Susan Wu, RE/MAX Advantage Realty in Baltimore: Residential Agent Focused on Waterfront and Historic Neighborhoods
Susan Wu operates as a residential real estate agent in Baltimore through RE/MAX Advantage Realty, a regional franchise based in the greater Washington and Baltimore area. She specializes in helping buyers and sellers navigate Baltimore's neighborhood-specific market, particularly in waterfront communities like Fells Point and Canton, and in older residential districts where condition assessment and renovation potential drive pricing decisions.
How RE/MAX agents are paid and what that means for you
Like all residential real estate agents in Maryland, Wu works on commission: typically 5 to 6 percent of the final sale price, split between the listing agent's brokerage and the buyer's agent's brokerage. When you hire Wu as your listing agent, her commission comes from that total; when you work with her as a buyer's agent, her commission is paid by the seller's proceeds (you do not pay her separately). This alignment shapes her incentive: she earns more when the sale price is higher and the transaction closes. As a buyer's agent, she has no cost to you; as a listing agent, her fee is negotiable, though 2.5 to 3 percent on the listing side is standard across Baltimore brokerages.
What buying and selling through a single agent means in Baltimore's market
Wu's background in Baltimore residential real estate (specific tenure at RE/MAX Advantage Realty is best confirmed directly) makes her particularly useful for buyers new to the city who need to understand neighborhood character, property condition patterns, and which blocks appreciate versus stagnate. Waterfront properties in Fells Point and Canton command premiums; a renovated rowhouse within six blocks of the water can list 15 to 25 percent higher than a similar structure in Hampden or Canton Industrial. Wu's listing-side work surfaces this dynamic for sellers, though a seller considering a Hampden property should understand that market positioning differs sharply from waterfront positioning.
For buyers, using Wu as your agent costs nothing out of pocket but ties you to her market knowledge and her brokerage's listings. If you work with a listing agent from a different firm, that agent negotiates the buyer's side commission with Wu's brokerage. For sellers, choosing Wu means access to RE/MAX Advantage Realty's local network and MLS distribution; independent agents and smaller local brokerages sometimes move inventory faster in tight neighborhoods like Fells Point, where repeat buyers and investors monitor listings closely.
Evaluating a Baltimore agent: what to ask and what matters
Wu's value hinges on three factors specific to the Baltimore market: knowledge of neighborhood trajectories (which Highlandtown blocks are stabilizing, where Canton's price growth is slowing), ability to price accurately in a city where comparable sales vary wildly by block and condition, and local lending knowledge (many Baltimore properties require renovation financing or FHA loans, which have specific contingencies).
Before committing to Wu or any agent, confirm how long they have worked in their specialty neighborhoods, how many sales they closed in the past twelve months, and whether they have experience with the specific transaction type you need (new buyer in Canton, investment property, estate sale in a declining neighborhood). Ask for references from recent clients, not just testimonials. In Baltimore, a agent who closed eight sales in Federal Hill is more relevant than one who closed twenty sales across Maryland but only two in your target neighborhood.

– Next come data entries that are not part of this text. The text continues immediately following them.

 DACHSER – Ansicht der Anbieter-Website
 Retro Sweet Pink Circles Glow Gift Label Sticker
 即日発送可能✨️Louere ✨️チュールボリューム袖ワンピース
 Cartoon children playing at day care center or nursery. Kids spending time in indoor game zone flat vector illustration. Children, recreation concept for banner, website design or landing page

Services you should expect and what differs by agent and brokerage
A listing agent prepares your property for market (staging recommendations, inspection coordination, marketing materials), prices it against recent comparables, schedules showings, handles buyer inquiries and offers, and manages closing logistics. Most Baltimore agents use the same MLS; what differs is the quality of photography, local marketing reach, and negotiation skill when multiple offers arrive (common in Fells Point, rare in outer neighborhoods). Pricing accuracy matters most in Baltimore; overpriced properties in neighborhoods with slower turnover can languish for six months.
A buyer's agent shows you properties, helps you understand neighborhood fit, vets sellers' disclosures, coordinates inspections, helps you make an offer, and negotiates terms. In Baltimore's market, where many rowhouses are over eighty years old, a buyer's agent who understands common foundation and roof issues is more valuable than raw enthusiasm. Wu's access to RE/MAX's market data and her waterfront focus mean she can surface comparable sales quickly, but any agent can do that; the difference is judgment about which comparables truly apply.

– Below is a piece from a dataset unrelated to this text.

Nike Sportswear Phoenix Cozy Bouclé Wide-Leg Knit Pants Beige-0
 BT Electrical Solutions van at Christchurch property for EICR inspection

Hours, contact, and how to start
RE/MAX Advantage Realty operates during standard business hours; specific contact details for Susan Wu are best obtained through the RE/MAX Advantage Realty website or a direct call to confirm her current availability and specialty focus. Most initial consultations are free and occur by phone or in-person at her office or a property.
Susan Wu represents the standard Baltimore residential agent model: compensation tied to sale price, expertise concentrated in specific neighborhoods, and value determined by local market knowledge rather than brand name. She suits buyers and sellers committed to waterfront or historic neighborhoods where her experience compounds over time; she is less necessary for investment buyers seeking quick turnover across multiple neighborhoods, who might benefit from an agent juggling ten active listings at once.